Records excerpted from a collection:

____________________

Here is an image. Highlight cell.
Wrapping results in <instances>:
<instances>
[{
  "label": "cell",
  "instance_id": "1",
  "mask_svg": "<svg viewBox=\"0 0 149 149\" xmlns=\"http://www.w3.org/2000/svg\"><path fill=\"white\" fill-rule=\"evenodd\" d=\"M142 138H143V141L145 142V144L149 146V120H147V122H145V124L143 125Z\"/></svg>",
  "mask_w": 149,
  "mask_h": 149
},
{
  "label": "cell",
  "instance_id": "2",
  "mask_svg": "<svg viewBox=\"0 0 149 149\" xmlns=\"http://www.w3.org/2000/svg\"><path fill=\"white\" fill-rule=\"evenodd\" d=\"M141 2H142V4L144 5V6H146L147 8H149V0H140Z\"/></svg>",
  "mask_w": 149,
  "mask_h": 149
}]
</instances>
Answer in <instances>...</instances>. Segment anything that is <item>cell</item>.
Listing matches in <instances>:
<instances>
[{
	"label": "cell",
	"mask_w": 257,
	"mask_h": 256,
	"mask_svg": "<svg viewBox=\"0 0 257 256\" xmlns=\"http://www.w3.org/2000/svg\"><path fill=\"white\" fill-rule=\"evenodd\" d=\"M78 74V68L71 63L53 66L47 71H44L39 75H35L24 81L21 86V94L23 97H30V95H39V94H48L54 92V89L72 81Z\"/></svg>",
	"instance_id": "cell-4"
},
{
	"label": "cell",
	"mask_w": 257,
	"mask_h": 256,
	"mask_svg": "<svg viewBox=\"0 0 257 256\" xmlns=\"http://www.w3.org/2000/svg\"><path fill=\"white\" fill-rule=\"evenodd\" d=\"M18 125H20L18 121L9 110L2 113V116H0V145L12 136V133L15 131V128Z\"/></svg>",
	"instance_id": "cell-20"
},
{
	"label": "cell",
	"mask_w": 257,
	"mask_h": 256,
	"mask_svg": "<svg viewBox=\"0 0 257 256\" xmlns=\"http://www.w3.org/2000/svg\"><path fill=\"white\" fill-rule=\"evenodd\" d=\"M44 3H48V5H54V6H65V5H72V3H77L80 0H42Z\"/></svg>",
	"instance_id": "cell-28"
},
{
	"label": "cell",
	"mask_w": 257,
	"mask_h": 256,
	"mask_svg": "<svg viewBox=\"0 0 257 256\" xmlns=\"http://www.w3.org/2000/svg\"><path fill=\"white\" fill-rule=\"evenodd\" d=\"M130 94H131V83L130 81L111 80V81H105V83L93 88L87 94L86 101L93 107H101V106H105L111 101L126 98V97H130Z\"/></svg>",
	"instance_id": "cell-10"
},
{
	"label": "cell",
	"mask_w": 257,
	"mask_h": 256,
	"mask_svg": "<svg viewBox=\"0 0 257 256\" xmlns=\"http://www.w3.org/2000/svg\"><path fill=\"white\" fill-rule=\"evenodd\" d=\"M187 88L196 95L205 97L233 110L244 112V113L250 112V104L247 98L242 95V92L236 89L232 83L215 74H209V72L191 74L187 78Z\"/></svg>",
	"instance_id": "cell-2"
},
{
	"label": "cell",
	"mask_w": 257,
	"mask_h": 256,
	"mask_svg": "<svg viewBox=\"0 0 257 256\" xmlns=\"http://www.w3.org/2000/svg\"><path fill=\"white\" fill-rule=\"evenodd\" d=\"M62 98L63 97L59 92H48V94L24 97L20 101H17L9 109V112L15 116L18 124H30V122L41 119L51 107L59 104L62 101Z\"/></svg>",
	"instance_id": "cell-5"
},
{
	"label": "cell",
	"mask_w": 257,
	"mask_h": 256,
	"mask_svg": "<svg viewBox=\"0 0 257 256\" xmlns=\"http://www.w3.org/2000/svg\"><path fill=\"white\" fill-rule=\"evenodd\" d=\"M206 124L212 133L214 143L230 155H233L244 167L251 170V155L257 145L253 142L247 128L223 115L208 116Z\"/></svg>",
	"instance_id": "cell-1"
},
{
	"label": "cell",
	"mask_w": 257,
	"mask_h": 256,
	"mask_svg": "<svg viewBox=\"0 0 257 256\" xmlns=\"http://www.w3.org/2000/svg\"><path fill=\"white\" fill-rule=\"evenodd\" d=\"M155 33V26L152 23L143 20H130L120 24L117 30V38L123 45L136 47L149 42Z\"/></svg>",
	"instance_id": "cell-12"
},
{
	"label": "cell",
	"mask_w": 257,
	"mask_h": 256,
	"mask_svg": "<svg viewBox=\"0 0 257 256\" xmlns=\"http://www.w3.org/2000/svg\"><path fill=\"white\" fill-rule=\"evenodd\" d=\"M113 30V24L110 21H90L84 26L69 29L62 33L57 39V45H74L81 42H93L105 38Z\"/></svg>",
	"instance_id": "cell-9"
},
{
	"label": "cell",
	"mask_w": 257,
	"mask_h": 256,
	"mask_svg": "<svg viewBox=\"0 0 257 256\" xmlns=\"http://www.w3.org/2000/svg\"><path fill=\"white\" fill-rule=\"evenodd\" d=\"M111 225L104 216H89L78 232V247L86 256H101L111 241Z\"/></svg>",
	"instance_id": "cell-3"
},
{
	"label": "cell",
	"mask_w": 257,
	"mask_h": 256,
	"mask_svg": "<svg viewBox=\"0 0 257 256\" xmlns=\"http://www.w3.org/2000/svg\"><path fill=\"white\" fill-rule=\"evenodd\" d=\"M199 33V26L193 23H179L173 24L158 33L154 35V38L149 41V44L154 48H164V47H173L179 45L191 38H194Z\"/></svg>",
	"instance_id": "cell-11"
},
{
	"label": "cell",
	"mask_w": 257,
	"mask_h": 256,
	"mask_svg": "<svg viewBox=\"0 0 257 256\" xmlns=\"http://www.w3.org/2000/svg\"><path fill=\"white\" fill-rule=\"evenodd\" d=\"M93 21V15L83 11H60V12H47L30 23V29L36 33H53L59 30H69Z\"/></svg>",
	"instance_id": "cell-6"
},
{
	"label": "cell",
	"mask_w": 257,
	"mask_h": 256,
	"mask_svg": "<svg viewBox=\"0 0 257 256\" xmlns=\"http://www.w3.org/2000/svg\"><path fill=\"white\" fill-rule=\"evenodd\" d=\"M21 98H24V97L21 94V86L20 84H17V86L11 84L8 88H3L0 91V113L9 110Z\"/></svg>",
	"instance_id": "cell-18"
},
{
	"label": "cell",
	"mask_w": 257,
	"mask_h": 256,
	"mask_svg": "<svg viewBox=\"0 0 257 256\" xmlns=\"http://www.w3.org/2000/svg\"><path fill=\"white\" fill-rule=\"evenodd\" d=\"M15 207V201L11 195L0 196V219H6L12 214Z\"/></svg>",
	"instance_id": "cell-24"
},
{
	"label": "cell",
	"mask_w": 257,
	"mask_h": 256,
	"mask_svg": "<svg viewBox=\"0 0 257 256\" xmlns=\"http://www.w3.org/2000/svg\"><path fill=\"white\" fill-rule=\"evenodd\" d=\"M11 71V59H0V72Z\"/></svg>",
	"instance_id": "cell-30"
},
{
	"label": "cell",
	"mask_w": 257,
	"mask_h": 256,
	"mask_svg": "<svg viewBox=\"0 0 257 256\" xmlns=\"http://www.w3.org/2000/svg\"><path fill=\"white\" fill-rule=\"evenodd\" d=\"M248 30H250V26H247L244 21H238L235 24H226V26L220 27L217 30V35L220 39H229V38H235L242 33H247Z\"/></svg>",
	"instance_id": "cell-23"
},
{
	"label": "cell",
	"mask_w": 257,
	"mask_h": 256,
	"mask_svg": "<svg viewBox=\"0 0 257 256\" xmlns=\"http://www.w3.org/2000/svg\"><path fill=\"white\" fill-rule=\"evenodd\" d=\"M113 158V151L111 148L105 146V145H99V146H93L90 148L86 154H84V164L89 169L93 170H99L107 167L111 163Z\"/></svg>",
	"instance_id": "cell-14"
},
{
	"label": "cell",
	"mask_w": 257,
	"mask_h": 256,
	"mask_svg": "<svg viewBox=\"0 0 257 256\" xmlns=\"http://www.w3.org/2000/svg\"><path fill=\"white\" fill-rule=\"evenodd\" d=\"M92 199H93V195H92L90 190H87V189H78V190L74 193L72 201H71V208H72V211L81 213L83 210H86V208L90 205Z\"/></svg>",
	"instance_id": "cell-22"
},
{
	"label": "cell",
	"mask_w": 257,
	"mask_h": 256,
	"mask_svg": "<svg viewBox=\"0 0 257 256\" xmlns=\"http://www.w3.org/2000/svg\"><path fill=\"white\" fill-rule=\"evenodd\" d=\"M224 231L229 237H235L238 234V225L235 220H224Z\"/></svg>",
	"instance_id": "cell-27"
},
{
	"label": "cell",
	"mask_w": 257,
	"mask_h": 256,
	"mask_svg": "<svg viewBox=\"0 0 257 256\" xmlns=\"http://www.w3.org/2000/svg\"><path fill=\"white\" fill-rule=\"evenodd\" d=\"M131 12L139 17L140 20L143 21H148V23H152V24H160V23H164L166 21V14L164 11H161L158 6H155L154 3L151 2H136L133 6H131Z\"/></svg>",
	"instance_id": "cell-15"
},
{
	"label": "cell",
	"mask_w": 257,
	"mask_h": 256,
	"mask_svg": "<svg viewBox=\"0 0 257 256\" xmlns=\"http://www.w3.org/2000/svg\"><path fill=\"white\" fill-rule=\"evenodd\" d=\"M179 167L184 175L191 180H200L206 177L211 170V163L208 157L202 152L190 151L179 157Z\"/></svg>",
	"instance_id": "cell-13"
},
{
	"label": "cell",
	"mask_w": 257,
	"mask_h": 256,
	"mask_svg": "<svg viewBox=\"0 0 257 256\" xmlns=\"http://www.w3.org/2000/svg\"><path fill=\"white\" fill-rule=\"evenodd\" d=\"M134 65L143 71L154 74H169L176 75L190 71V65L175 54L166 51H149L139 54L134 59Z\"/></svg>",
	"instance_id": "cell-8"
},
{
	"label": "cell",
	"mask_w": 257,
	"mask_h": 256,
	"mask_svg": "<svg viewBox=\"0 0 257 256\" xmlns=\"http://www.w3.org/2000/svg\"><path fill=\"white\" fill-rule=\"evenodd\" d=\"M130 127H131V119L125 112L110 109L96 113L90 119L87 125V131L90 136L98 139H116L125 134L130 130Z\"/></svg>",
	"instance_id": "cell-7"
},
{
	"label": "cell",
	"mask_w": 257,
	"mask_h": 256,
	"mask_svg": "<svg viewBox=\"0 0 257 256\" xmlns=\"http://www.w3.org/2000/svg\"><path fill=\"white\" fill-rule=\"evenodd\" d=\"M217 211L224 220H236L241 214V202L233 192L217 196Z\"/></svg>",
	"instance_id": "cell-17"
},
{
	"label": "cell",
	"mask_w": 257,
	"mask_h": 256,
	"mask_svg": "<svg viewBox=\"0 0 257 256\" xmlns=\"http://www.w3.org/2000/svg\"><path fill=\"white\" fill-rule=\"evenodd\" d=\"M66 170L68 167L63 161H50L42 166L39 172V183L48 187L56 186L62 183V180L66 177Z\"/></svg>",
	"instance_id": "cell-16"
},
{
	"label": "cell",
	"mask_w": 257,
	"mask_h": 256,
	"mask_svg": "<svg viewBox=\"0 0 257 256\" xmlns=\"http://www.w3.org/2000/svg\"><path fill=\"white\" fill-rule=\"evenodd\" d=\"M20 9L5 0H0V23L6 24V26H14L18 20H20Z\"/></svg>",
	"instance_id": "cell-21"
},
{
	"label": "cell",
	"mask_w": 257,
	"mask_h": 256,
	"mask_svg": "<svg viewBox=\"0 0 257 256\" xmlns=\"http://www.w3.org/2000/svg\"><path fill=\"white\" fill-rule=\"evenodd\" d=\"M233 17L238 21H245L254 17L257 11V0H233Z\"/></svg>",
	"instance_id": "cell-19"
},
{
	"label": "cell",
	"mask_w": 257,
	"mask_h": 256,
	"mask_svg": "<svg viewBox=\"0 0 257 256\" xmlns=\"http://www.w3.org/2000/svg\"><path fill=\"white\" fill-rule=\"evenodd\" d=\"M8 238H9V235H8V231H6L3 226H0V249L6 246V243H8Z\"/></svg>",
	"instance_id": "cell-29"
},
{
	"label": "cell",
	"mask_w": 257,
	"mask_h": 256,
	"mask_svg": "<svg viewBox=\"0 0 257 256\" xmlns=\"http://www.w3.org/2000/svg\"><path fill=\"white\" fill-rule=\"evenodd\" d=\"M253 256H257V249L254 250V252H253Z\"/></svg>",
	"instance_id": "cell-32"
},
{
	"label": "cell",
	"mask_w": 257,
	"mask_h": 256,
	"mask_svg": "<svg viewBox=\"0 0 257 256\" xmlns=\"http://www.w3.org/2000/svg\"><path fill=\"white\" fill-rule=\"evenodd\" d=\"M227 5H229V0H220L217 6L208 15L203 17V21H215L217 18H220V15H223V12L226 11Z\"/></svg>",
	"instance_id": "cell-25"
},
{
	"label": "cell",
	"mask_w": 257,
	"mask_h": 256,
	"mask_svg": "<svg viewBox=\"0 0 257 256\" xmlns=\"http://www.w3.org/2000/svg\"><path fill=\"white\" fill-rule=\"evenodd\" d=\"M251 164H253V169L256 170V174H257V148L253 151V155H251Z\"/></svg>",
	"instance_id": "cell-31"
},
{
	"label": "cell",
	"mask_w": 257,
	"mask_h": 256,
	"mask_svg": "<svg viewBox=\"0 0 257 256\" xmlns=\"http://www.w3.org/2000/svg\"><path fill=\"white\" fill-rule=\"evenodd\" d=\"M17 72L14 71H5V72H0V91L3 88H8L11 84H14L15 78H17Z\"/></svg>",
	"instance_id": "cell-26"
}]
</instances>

____________________

▶ **Stated goal**
Reproduce everything from the start of the records down to the line containing "74V68L71 63L53 66L47", including both the first line and that line.

▶ **Result of this task**
Here is an image. Highlight cell.
Wrapping results in <instances>:
<instances>
[{
  "label": "cell",
  "instance_id": "1",
  "mask_svg": "<svg viewBox=\"0 0 149 149\" xmlns=\"http://www.w3.org/2000/svg\"><path fill=\"white\" fill-rule=\"evenodd\" d=\"M142 138H143V141L145 142V144L149 146V120H147V122H145V124L143 125Z\"/></svg>",
  "mask_w": 149,
  "mask_h": 149
},
{
  "label": "cell",
  "instance_id": "2",
  "mask_svg": "<svg viewBox=\"0 0 149 149\" xmlns=\"http://www.w3.org/2000/svg\"><path fill=\"white\" fill-rule=\"evenodd\" d=\"M141 2H142V4L144 5V6H146L147 8H149V0H140Z\"/></svg>",
  "mask_w": 149,
  "mask_h": 149
}]
</instances>
Answer in <instances>...</instances>. Segment anything that is <item>cell</item>.
Listing matches in <instances>:
<instances>
[{
	"label": "cell",
	"mask_w": 257,
	"mask_h": 256,
	"mask_svg": "<svg viewBox=\"0 0 257 256\" xmlns=\"http://www.w3.org/2000/svg\"><path fill=\"white\" fill-rule=\"evenodd\" d=\"M78 74V68L71 63L53 66L47 71H44L39 75H35L24 81L21 86V94L23 97H30V95H39V94H48L54 92V89L72 81Z\"/></svg>",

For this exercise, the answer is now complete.